Well, if this is your world I just might have some good news for you.
That’s right, because In a first of its kind study that looked into the association between physical activity patterns and accurately measured adipose (fat) tissue loss, researchers determined that multi-days/week exercise routines and one-to-two days/week exercise routines are both acceptable exercise frequencies that can foster weight loss.
The study, “The associations of “weekend warrior” and regularly active physical activity with abdominal and general adiposity in US adults,” was published in the Feb. 20, 2024 edition of Obesity: A Research Journal.
So this study was prompted in part by the World Health Organization’s physical activity (PA) guidelines, which recommend that adults engage in at least 150 minutes of moderate PA per week with at least 75 of those minutes at a vigorous intensity.
Based on these WHO guidelines this study’s researchers questioned the feasibility of PA compliance in light of today’s fast-paced society.
They made light of the fact that many people have sedentary activity levels in both their work and post-work lives, and because of those work and family duties far too many people just don’t have a lot any time throughout the week for physical activity.
Thus, based on that observation the researcher’s question became: Might individuals condense exercise sessions down to one-to-two days a week and lose weight just like the individuals who have time to exercise on a more regular basis?
Now to answer that question what the researchers did was analyze data from an eight-year long National Health and Nutrition Examination Survey that entailed more than 9,600 participants whose ages ranged from 20 to 59 years old.
In that NH&H study abdominal fat had been accurately assessed via dual-energy x-ray absorptiometry (DXA), and the participants PA levels were assessed via the Global Physical Activity Questionnaire - where participants rated their PA level as either inactive, weekend warrior or regularly active.

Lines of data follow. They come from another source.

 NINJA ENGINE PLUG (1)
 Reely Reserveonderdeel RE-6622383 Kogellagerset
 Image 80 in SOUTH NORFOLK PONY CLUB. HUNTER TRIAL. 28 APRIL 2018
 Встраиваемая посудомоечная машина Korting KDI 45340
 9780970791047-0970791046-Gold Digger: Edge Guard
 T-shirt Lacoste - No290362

Now that PA questionnaire revealed that 772 individuals displayed weekend warrior activity patterns while 3,277 displayed regular activity patterns.
The remaining 5,580 individuals considered themselves inactive.

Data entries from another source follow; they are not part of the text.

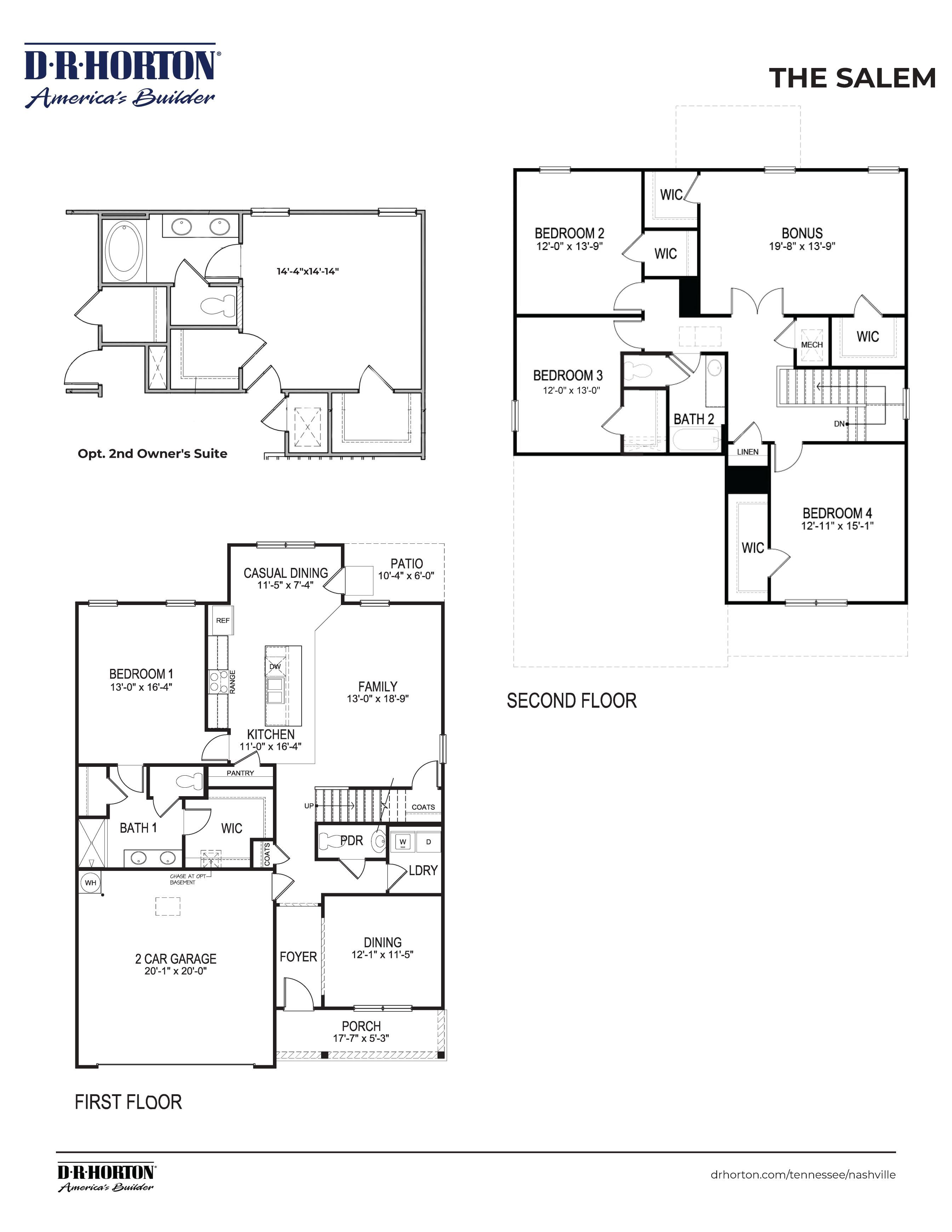 4301 Scarlet Court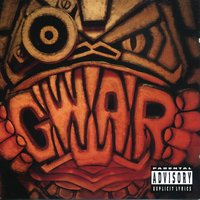 Tune From Da Moon - Gwar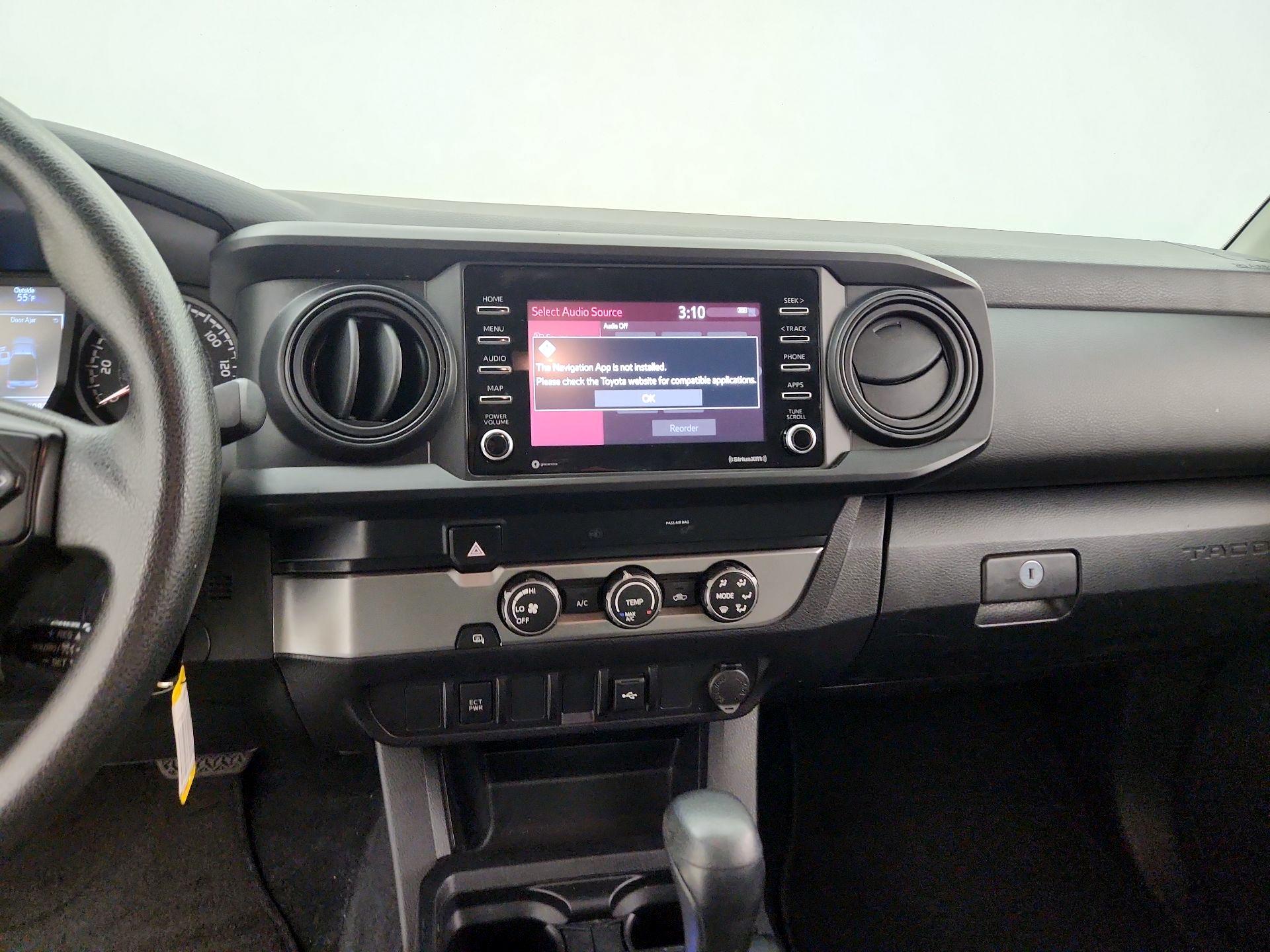 Thumbnail: 2022 Toyota Tacoma - 9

What was interesting here is that when the researchers cross referenced the PA questionnaire results with the fat tissue loss results over that long eight-year stretch of the National Health and Nutrition Examination Survey, they discovered some rather telling results.
Indeed, and those results indicated that the weekend warriors and regularly active individuals had not only both lost abdominal fat percentages, but both groups had also lowered their waist circumferences, lessened their whole-body fat mass and lowered their body mass indexes.
What’s more, they also ascertained that these two different physical activity groups were typically younger, non-Hispanic White, had a higher educational background and were less likely to be unemployed and/or to be hypertensive or diabetic.
Another interesting facet of this data dissemination venture was the fact that the researchers also discovered that the weekend warriors typically worked out longer and at a higher intensity than the folks who’s activity patterns were regular.
And those longer, more intense workouts correlated with lower levels of abdominal fat.
Now there’s an interesting aside to all of this.
I’ve subsequently shared the conclusions of this study with several friends and family members and everyone has responded in the same way, which can be paraphrased as: “I guess this means that some kind of exercise is better than no exercise at all.”
And wouldn’t you know it, this response is exactly what other researchers not associated with this study have also said.
One such researcher, Beverly Tchang, assistant professor of clinical medicine in New York, said this, "On a high level, this study reaffirms the old adage about physical activity and health: any activity is better than no activity.”
So if you want a takeaway here, how about this: We should be physically active in any manner and in any pattern that suits our lifestyle.